On July 31, 2019, the Brewers traded Aguilar to the Tampa Bay Rays in exchange for Jake Faria. After the trade to Tampa Bay, Aguilar hit .261 in 37 games for the team. He was designated for assignment on November 27, 2019.

===Miami Marlins===
On December 2, 2019, the Miami Marlins claimed Aguilar off of waivers. In 2020, Aguilar hit .277/.352/.457 with eight home runs and 34 RBIs during the shortened 60-game season. In 2021, Aguilar hit .261/.329/.459 with 22 home runs and 93 RBIs in 131 games.

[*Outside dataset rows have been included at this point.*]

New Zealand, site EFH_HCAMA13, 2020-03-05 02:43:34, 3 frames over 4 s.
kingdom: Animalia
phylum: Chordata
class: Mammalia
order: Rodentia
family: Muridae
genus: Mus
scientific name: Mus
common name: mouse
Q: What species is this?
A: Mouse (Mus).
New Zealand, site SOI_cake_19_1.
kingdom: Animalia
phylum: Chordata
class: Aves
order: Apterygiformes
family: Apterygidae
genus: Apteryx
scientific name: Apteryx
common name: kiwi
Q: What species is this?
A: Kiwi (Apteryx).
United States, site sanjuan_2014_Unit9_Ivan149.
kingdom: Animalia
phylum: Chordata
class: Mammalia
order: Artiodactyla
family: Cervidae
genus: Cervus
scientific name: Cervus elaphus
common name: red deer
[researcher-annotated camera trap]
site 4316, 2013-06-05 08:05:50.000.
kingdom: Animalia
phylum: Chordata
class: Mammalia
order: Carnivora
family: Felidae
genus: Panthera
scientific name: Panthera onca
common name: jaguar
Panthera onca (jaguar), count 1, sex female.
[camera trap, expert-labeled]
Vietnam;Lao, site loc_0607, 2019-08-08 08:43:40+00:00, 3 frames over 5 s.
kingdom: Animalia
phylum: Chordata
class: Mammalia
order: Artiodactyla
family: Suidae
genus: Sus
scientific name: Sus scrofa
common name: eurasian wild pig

After batting .236 with 15 home runs and 49 RBIs in 2022, Aguilar was designated for assignment by the Marlins on August 26. He cleared waivers and was released on August 28.

===Baltimore Orioles===
Aguilar signed a minor league contract with the Baltimore Orioles on August 31, 2022. He had his contract selected on September 1, 2022. He batted .235/.281/.379 between the two teams.

===Oakland Athletics===
On January 27, 2023, Aguilar signed a one-year, $3 million contract with the Oakland Athletics. Aguilar played in 36 games for Oakland, batting .221/.281/.385 with 5 home runs and 9 RBI. On May 29, he was designated for assignment by the A's after Paul Blackburn was activated off of the injured list.

=== Atlanta Braves ===
On June 13, 2023, Aguilar signed a minor league contract with the Atlanta Braves organization. In 56 games for the Triple–A Gwinnett Stripers, he batted .271/.373/.379 with 5 home runs and 34 RBI. Aguilar elected free agency following the season on November 6.

===Saitama Seibu Lions===
On December 18, 2023, Aguilar signed with the Saitama Seibu Lions of Nippon Professional Baseball. He played in 30 games for Seibu in 2024, posting a .204/.274/.301 batting line with two home runs and 10 RBI. On August 22, 2024, it was announced that Aguilar had undergone an endoscopic cleaning surgery on the back of his right ankle. He was subsequently ruled out for the remainder of the season, due to the recovery timetable of two months. It was announced on October 30, that the Lions would not renew Aguilar's contract for the 2025 season, making him a free agent.

==Personal life==
Aguilar was born to Jesus and Maria Aguilar, and is the youngest of three children.